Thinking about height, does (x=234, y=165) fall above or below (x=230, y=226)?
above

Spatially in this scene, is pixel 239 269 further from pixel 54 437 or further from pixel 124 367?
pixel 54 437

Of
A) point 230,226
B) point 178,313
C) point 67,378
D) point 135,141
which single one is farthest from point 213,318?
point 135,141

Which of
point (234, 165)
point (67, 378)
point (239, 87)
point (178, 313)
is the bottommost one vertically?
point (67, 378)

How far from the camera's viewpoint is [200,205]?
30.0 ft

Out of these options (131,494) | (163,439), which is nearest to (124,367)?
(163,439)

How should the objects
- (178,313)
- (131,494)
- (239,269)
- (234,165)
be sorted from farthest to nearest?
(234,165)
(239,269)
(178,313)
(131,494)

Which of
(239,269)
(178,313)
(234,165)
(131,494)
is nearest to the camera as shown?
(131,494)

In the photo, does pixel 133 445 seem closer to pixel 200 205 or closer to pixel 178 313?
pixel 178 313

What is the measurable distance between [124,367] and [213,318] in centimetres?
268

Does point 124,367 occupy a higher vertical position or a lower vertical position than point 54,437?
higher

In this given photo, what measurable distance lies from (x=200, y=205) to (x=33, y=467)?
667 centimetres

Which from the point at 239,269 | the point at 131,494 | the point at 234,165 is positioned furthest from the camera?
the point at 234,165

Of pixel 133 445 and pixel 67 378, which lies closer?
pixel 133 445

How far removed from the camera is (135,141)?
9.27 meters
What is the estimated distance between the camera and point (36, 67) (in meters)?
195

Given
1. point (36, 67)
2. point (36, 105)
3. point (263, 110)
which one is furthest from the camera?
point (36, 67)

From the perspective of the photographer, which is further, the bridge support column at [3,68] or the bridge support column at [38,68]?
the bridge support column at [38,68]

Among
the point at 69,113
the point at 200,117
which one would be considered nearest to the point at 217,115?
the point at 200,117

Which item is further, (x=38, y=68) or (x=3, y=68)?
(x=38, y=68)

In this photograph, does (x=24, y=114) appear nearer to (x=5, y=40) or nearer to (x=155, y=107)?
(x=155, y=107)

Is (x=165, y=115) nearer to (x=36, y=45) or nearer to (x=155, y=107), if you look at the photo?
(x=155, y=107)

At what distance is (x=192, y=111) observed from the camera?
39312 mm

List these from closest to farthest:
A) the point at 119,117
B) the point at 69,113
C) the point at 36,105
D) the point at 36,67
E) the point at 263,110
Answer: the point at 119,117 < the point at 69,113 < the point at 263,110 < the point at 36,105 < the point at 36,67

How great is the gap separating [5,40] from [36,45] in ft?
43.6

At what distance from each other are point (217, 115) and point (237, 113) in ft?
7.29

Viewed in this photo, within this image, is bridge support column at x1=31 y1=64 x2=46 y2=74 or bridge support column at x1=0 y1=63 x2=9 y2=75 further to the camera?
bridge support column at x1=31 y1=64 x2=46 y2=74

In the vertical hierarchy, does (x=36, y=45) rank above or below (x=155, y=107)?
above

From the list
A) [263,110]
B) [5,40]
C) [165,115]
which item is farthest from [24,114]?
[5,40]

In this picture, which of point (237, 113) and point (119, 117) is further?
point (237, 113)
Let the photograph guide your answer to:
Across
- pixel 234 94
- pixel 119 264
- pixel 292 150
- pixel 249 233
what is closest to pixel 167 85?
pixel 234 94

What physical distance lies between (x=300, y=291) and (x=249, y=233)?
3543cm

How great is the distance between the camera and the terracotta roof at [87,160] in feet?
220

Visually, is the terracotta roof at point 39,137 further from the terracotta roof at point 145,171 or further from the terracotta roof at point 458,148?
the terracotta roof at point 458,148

SHORT PROBLEM:
Find the line containing "Which item is further, (x=38, y=68)". Reproduce it exactly, along with every line after it through the last.

EXERCISE RESPONSE:
Which item is further, (x=38, y=68) or (x=3, y=68)?
(x=38, y=68)

In this photograph, does (x=24, y=114) appear nearer to (x=5, y=40) or nearer to (x=155, y=107)?
(x=155, y=107)

Is (x=165, y=115) nearer to (x=36, y=45) or nearer to (x=155, y=107), if you look at the photo?
(x=155, y=107)

At what distance is (x=192, y=111) observed from the camera?
39312 mm

List these from closest to farthest:
A) the point at 119,117
B) the point at 69,113
C) the point at 36,105
D) the point at 36,67
E) the point at 263,110
Answer: the point at 119,117 < the point at 69,113 < the point at 263,110 < the point at 36,105 < the point at 36,67

How great is the gap separating [5,40] from [36,45] in ft?
43.6

At what distance from each other are point (217, 115) and point (237, 113) in ft?
7.29

Viewed in this photo, within this image, is bridge support column at x1=31 y1=64 x2=46 y2=74 or bridge support column at x1=0 y1=63 x2=9 y2=75 further to the camera?
bridge support column at x1=31 y1=64 x2=46 y2=74

In the vertical hierarchy, does (x=36, y=45) rank above or below (x=155, y=107)?
above

From the list
A) [263,110]
B) [5,40]
C) [165,115]
which item is farthest from [24,114]?
[5,40]

In this picture, which of point (237, 113) and point (119, 117) is further?
point (237, 113)
Let the photograph guide your answer to:
Across
- pixel 234 94
- pixel 119 264
- pixel 292 150
- pixel 249 233
what is closest to pixel 167 85?
pixel 234 94

What physical distance lies between (x=300, y=291) and (x=249, y=233)?
3543cm

How great is the distance between the camera and the terracotta roof at [87,160] in feet?
220

Visually, is the terracotta roof at point 39,137 further from the terracotta roof at point 145,171 or further from the terracotta roof at point 458,148?
the terracotta roof at point 458,148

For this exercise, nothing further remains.